1. Dec 4, 2007

### cutemimi

1. The problem statement, all variables and given/known data
Use W=Integral F.Tds
To find workdone when a particle is moved along the helix x=cost, y=sint, z=2t from (1,0,0) to (1,0,4pi) against a force F(x,y,z)=-yi+xj+zk = -sinti+costj+2tk ( substituting above)

2. Relevant equations

3. The attempt at a solution

Let rt = costi+sintj+2tk
r't= -sinti+costj+2k

Therefore W= Intergral(0tp4pi)[ <-sint,cost,2>.<-sint,cos t,2t>=Intergal[sin^2t+cos^2+2t] = [t+2t^2]from 0 to 4pi

Last edited: Dec 4, 2007
2. Dec 4, 2007

3. Dec 4, 2007

4. Dec 4, 2007

### dynamicsolo

You can't be all that lost: it looks like your work integral is set up correctly.

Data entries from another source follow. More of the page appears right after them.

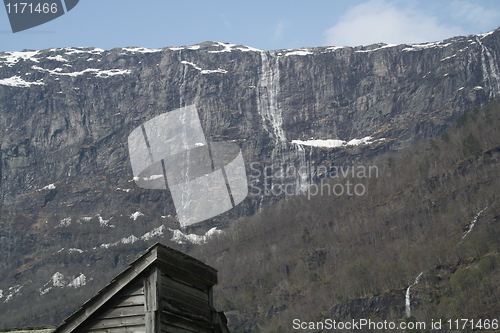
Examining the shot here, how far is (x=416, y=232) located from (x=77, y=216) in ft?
374

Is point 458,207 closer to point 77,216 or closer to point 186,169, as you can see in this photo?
point 186,169

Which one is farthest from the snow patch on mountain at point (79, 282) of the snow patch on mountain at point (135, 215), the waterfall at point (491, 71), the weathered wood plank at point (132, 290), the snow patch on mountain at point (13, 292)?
the weathered wood plank at point (132, 290)

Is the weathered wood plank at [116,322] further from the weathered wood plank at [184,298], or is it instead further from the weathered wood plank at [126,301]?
the weathered wood plank at [184,298]

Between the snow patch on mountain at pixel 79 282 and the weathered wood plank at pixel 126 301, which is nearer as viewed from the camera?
the weathered wood plank at pixel 126 301

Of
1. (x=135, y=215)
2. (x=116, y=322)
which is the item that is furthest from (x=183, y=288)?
(x=135, y=215)

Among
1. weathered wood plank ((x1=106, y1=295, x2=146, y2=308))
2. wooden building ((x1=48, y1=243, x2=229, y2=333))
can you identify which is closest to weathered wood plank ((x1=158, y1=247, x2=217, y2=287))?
wooden building ((x1=48, y1=243, x2=229, y2=333))

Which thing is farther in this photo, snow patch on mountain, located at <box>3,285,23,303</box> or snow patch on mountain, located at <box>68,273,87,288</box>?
snow patch on mountain, located at <box>68,273,87,288</box>

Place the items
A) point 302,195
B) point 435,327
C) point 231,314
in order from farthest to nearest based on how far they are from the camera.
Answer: point 302,195 < point 231,314 < point 435,327

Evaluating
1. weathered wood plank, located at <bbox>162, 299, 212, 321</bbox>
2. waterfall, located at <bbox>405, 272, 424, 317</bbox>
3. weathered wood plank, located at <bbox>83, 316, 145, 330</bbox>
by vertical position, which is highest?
waterfall, located at <bbox>405, 272, 424, 317</bbox>

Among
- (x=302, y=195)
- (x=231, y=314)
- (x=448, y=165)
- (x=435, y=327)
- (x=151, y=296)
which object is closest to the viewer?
(x=151, y=296)

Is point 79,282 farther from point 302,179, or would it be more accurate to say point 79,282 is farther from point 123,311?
point 123,311

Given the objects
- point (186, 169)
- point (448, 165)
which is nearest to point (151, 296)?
point (448, 165)

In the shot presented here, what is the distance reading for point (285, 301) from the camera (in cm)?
11075

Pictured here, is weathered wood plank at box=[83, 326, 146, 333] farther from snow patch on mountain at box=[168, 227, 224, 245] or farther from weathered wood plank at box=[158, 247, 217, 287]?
snow patch on mountain at box=[168, 227, 224, 245]
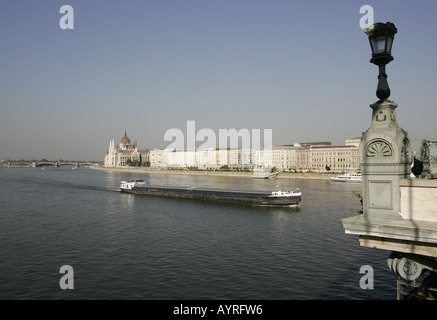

The path that the particle travels on is a helix (an ascending circular spiral) starting at (1, 0, 0) and ending at (1, 0, 4·pi). The parametric equation for this path is given as x = cos t, y = sin t, z = 2t . You said you're starting the path integral at t = 0, which corresponds to x = cos 0 = 1 , y = sin 0 = 0 , z = 2·0 = 0 , which checks against the starting coordinates. So what value must t have for the ending coordinates? That is the value you would end your integration of the dot product (1 + 4t) at.

5. Dec 4, 2007

### zimbob

I get the point, and I am now using 2pi as the ending coordinate. My next dump question is having (-1,0,4pi) not (1,0,4pi) when i apply 2pi to the parametric equations.

6. Dec 4, 2007

### dynamicsolo

cos(2·pi) = ?